Task to carry out - Print the lines of data from the line containing "How great a" up to and including the line containing "44.4 meters", copying each one word for word.

── Records to process

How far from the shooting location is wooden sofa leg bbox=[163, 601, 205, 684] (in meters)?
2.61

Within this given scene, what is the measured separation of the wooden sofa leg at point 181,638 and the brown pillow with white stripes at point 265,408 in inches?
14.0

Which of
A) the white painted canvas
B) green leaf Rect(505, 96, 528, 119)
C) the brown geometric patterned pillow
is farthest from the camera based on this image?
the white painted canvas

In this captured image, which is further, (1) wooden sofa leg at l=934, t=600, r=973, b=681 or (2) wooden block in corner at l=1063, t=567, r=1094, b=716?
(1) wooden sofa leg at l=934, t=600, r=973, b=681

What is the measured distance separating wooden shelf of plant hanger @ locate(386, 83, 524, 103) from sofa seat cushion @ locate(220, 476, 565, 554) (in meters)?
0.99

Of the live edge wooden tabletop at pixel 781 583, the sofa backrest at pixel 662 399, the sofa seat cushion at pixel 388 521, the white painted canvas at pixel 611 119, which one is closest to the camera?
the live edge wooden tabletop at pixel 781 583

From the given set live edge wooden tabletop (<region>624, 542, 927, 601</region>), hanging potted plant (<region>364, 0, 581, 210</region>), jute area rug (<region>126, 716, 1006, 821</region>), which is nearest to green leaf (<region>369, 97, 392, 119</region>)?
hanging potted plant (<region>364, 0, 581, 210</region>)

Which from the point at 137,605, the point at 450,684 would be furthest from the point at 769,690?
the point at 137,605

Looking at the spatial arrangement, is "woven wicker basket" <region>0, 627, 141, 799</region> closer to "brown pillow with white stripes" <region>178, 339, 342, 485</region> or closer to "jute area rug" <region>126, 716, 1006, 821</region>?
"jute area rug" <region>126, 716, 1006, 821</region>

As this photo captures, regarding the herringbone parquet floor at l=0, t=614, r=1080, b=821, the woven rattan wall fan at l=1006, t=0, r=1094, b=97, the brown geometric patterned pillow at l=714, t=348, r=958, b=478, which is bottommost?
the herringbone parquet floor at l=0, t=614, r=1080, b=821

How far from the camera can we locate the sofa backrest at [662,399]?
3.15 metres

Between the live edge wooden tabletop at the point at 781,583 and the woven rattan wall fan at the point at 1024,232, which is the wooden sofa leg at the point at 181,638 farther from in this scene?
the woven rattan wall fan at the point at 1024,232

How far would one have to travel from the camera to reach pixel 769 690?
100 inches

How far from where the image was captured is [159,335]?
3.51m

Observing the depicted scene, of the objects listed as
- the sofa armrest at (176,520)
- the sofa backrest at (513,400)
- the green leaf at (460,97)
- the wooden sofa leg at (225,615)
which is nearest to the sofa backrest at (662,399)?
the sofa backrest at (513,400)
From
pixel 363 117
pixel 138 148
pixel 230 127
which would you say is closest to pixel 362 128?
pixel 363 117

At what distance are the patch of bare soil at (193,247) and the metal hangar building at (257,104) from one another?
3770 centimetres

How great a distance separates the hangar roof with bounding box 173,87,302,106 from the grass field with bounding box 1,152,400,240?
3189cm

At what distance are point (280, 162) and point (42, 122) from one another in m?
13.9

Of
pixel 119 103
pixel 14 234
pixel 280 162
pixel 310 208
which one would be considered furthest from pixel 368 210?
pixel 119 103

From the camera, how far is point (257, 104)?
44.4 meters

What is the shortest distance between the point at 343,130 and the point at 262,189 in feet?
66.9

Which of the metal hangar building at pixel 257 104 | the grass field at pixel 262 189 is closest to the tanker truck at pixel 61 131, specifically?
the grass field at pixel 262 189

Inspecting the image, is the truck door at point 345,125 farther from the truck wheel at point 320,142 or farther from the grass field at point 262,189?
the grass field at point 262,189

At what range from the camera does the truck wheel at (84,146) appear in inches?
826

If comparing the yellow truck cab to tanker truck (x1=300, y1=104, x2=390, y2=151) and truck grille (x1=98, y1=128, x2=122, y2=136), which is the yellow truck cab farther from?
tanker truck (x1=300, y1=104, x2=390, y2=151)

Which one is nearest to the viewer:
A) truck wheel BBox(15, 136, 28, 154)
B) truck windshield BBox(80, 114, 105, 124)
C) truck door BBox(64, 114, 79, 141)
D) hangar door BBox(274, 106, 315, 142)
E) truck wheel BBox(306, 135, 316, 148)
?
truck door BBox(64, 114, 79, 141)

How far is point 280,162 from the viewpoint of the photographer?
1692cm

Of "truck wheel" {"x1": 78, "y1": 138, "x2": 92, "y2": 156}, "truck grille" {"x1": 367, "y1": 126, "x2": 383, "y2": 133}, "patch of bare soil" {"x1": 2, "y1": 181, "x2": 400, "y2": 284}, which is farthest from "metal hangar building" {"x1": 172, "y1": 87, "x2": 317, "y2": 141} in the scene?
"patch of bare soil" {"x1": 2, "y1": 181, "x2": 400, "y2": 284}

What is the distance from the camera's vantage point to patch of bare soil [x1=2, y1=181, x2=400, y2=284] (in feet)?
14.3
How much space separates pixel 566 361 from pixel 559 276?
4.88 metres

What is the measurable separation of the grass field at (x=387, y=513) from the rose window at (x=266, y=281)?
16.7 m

────
── Records to process

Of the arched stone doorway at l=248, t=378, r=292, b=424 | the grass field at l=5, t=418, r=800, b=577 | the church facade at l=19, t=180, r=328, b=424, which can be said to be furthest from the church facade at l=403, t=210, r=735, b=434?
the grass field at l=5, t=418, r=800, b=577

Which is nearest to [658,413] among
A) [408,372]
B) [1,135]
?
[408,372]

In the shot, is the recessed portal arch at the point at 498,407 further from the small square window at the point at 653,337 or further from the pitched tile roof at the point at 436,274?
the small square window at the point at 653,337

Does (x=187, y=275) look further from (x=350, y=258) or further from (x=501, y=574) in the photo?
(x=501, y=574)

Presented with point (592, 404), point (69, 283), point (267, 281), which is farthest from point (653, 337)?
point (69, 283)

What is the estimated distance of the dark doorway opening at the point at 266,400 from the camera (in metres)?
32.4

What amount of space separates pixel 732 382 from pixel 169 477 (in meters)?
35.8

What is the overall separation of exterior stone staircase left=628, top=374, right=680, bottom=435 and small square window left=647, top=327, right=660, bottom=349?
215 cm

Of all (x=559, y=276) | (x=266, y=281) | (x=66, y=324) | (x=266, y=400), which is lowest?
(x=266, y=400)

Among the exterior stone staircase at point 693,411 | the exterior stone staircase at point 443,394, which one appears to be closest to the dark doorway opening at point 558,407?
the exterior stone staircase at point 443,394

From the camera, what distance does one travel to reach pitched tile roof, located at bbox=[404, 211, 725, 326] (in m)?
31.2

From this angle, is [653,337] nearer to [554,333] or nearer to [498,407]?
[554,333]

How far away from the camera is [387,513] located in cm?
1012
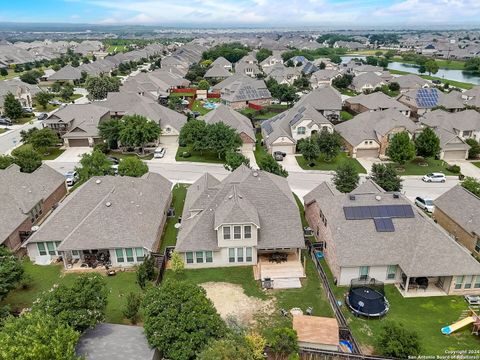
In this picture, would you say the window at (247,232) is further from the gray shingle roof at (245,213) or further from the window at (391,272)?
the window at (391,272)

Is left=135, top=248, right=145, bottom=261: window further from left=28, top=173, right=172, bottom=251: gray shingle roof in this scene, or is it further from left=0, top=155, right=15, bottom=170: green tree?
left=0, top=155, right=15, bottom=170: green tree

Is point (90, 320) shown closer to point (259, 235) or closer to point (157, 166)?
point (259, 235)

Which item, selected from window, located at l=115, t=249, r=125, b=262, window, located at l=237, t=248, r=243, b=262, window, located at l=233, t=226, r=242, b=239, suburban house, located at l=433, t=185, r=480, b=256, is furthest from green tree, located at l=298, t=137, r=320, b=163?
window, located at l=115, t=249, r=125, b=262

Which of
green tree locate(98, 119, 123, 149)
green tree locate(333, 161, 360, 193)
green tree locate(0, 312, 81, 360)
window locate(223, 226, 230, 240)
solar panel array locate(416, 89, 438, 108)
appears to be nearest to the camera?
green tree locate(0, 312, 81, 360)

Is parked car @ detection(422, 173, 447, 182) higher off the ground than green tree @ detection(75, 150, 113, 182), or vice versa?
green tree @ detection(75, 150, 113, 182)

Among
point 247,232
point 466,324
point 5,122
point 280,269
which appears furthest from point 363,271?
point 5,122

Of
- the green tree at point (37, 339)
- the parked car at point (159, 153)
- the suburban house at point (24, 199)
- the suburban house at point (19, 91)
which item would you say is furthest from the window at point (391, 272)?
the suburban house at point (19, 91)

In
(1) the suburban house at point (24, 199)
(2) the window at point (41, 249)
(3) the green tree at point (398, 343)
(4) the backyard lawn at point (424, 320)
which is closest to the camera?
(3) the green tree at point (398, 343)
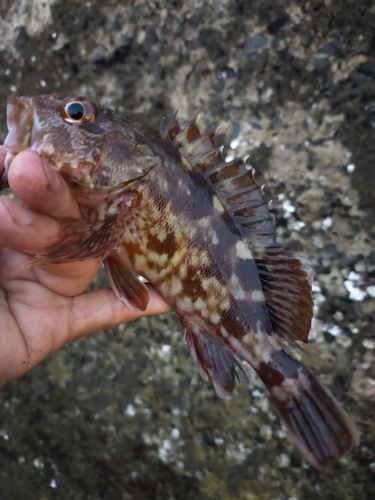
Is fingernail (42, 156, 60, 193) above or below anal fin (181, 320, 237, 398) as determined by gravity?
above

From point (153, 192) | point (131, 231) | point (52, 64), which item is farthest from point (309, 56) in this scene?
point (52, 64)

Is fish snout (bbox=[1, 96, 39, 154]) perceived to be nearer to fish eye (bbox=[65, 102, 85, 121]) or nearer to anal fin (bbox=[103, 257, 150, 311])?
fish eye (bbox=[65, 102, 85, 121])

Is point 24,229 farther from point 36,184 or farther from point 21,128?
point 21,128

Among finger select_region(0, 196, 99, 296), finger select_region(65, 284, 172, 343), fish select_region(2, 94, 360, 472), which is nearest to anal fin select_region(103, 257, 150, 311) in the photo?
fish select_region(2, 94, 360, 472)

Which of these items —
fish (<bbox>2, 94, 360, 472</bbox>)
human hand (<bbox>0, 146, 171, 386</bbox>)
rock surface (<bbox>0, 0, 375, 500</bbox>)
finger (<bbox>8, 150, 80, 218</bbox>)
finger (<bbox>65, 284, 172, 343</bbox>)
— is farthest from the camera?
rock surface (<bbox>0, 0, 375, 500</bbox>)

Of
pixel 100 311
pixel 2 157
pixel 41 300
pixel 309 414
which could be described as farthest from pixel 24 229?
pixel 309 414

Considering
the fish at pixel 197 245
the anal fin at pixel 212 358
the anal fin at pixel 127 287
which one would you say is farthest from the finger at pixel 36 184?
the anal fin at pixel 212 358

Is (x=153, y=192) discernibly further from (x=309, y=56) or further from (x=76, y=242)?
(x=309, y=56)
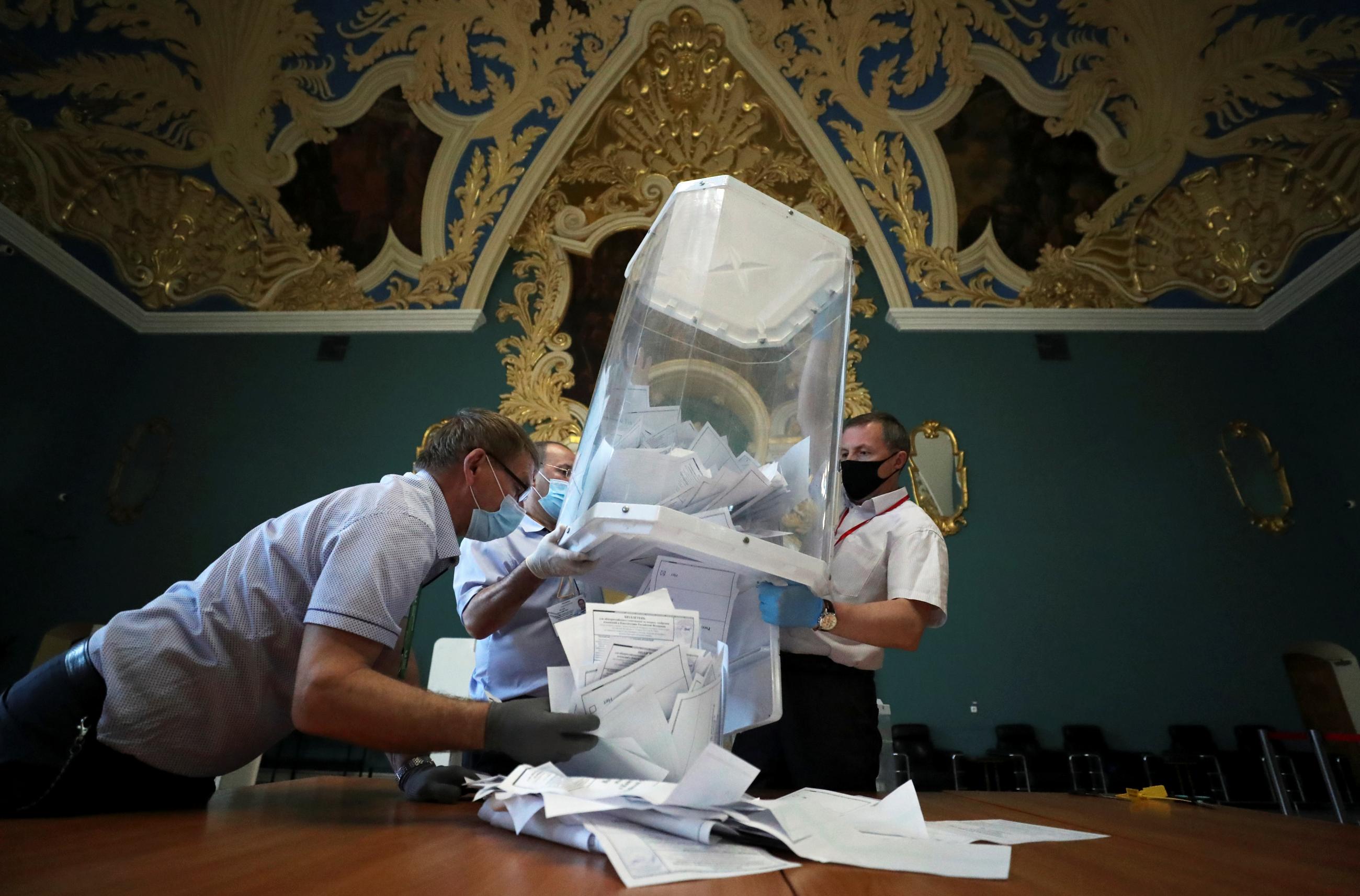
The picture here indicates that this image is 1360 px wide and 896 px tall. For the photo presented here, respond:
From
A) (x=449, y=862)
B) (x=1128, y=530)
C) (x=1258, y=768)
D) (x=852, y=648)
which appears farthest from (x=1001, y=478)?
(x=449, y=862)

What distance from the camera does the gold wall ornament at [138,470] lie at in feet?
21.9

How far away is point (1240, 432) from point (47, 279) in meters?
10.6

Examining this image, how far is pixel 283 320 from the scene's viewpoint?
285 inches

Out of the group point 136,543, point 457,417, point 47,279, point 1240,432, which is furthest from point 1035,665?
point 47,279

────
── Records to process

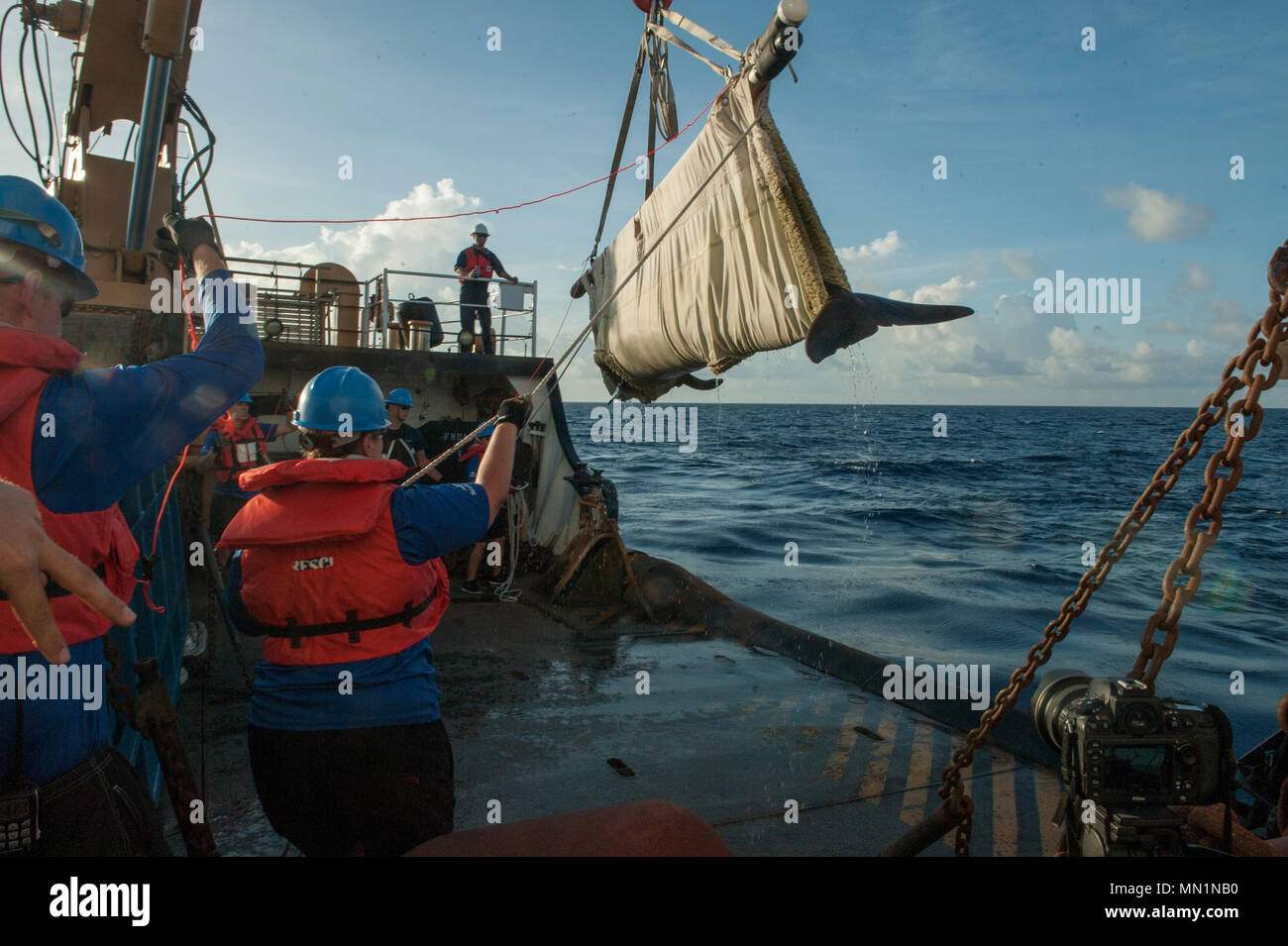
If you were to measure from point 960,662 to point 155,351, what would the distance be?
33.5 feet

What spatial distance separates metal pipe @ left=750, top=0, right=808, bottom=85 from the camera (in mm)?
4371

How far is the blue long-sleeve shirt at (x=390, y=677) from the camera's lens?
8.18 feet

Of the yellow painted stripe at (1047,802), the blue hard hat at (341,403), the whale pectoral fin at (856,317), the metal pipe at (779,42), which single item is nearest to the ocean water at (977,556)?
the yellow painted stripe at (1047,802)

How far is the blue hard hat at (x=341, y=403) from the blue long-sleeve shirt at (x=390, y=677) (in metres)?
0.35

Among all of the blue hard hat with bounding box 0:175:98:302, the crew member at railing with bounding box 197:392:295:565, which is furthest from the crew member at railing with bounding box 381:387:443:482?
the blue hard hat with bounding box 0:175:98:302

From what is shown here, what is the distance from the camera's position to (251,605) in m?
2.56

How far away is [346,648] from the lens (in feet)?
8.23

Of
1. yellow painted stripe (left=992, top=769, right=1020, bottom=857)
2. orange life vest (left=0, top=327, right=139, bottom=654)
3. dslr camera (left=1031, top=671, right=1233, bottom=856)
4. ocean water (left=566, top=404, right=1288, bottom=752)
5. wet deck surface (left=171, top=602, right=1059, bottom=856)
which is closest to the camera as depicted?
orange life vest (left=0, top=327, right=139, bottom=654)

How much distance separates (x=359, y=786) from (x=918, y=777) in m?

────

Expected output -
How great a distance separates the hangar roof with bounding box 173,87,302,106 from the grass field with bounding box 1,152,400,240?
3189cm

At what distance are point (280, 162) and point (42, 122) from one another in m?
13.9

Of
pixel 119 103
pixel 14 234
pixel 280 162
pixel 310 208
which one would be considered furthest from pixel 368 210?
pixel 119 103

From the camera, how far is point (257, 104)?
44.4 meters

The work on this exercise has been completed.